Лучше бы сын умер, погиб на фронте — я не знаю, что еще случается с людьми. Но это… И мне надо было стоять, твердо стоять. После пяти лет лагеря… Впрочем, это личное — у каждого есть дети и они не всегда следуют путем родителей, чаще не следуют… Но это больно… Очень больно.
Ваш друг шел моей дорогой, не пугайтесь отождествления, я имею в виду дорогу борьбы и протеста вообще… Не буквальное совпадение тропы. И он нуждался в моей помощи, хотя и не сознавал еще этого.
Вы знаете, что я решил тогда? Нет, не знаете, и никто не знает. Мои руки были почти незаменимы для Крамера — тогда незаменимы. Лежали горы документов, и их следовало перевести на металл. Мне пришла в голову мысль научить Исламбека своему искусству, заставить его в конце концов владеть инструментом, как я. И когда он нащупает штрих, уйти самому. Уйти, чтобы он стал нужным, стал единственным, чтобы без него взвыл Крамер.
Как уйти, вы спрашиваете? Физически. Я хотел сжечь руки. Да, сжечь… Без рук нет гравера, нет Оскара Грюнбаха… Вообще ничего нет…
Сейчас это кажется страшным. Не скрою, мне жаль своих рук, даже теперь, когда они стары. Все-таки руки, и я их люблю. Тогда это не казалось ни ужасным, ни трагическим. Это было необходимо…
Я стал учить его. Учить самым суровым, жестоким методом: не давал отдыхать, не давал спать. Крамер хвалил нас, радовался тому, что появляется еще один гравер. Нам стали выдавать по брикетику концентратов для поддержания сил. Вы думаете, в лагере только били, морили голодом или расстреливали. Там было все сложнее и страшнее — там эксплуатировали человеческие инстинкты и потребности. Желудок был главным союзником наших хозяев, и он часто, очень часто оказывал им помощь в борьбе с людьми. Ну, да это старая истина.
Я возвращаюсь к Исламбеку. Мне казалось, что ученик мой не слишком прилежен, если и старался иногда, то только ради того, чтобы угодить мне, отблагодарить, что ли. И когда я сердился, он хлопал меня по плечу и говорил примирительно:
— Понимаю, пусть Крамер думает, что мы готовы отдать жизнь во имя благополучия фюрера серной кислоты…
Да, он не знал и не хотел знать о нависшей опасности и считал мою затею лишь удачной ширмой, хитрой уловкой, чем-то временным, предназначенным для тактического отступления.
Однажды Исламбека сняли с работы. Пришел обершарфюрер — был такой щупленький, кривой на один глаз эсэсовец при коменданте лагеря — и потребовал моего ученика. Крамер, конечно, запротестовал. Нашу работу никто не имел права прерывать, ибо это была важная и строго секретная работа, мы находились на территории Фриденталя и подчинялись только шестому отделу Главного управления имперской безопасности. Но обершарфюрер ткнул под нос Крамеру какую-то бумажку, и тот отступил.
Я напугался. Кроме меня, здесь никто не знал о списке Баумкеттера и о том, что в нем значился Исламбек. Первое, что пришло мне на ум, это предупредить как-то моего ученика. И я кинулся к нему, будто хотел отобрать инструмент и резиновые перчатки, но Исламбек взглядом остановил меня, дал понять, что беспокоиться нечего.

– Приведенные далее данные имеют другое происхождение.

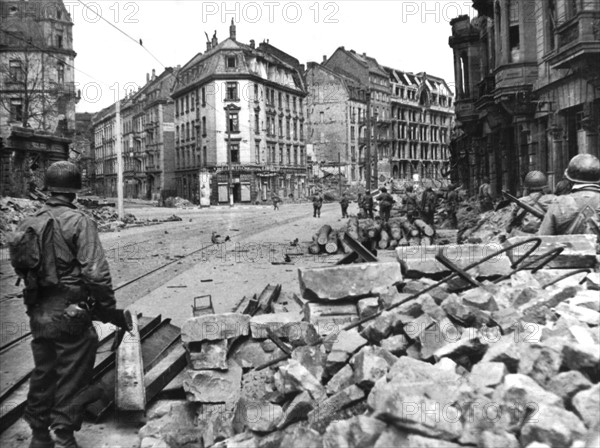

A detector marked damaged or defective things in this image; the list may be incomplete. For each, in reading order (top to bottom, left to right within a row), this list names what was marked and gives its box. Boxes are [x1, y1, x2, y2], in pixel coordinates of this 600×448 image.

damaged building [0, 0, 78, 196]
damaged building [90, 67, 177, 200]
damaged building [170, 22, 308, 205]
damaged building [304, 46, 454, 189]
damaged building [448, 0, 600, 196]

Боже, ничего, ничего не знал парень. Счастливец: ведь легче умереть внезапно, не ожидая, не готовясь, не испытывая мучительного приближения к роковому концу.

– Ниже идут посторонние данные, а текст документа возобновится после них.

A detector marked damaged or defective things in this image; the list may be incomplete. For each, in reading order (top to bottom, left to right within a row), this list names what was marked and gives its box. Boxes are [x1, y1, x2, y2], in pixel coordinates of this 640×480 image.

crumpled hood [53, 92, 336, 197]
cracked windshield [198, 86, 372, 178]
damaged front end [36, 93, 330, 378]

В небольшом помещении с двумя решетчатыми окнами во двор, хозяйственный двор: там стояли тележки, катки, небольшой трактор с прицепом и огромная цистерна для воды — Исламбека ждал Ольшер. Комендант ушел, оставив гауптштурмфюрера наедине с заключенным. Так потребовал гауптштурмфюрер.

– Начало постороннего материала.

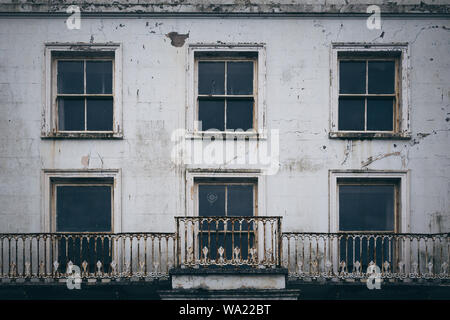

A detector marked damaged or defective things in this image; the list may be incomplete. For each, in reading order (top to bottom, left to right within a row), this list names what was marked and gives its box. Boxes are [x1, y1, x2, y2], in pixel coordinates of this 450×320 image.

rusted railing [0, 232, 176, 280]
rusted railing [175, 218, 282, 268]
rusted railing [284, 232, 448, 280]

Когда ввели Исламбека, осунувшийся, бледный, с воспаленными глазами Ольшер глянул настороженно на заключенного, на секунду оживился и снова померк. Заключенный не вызвал у него того чувства надежды, во имя которого он, собственно, и приехал в Заксенхаузен. Саид был жалким в своем лагерном одеянии, исхудалый донельзя, тень человека — не противник, не существо, способное быть полезным начальнику «Тюркостштелле».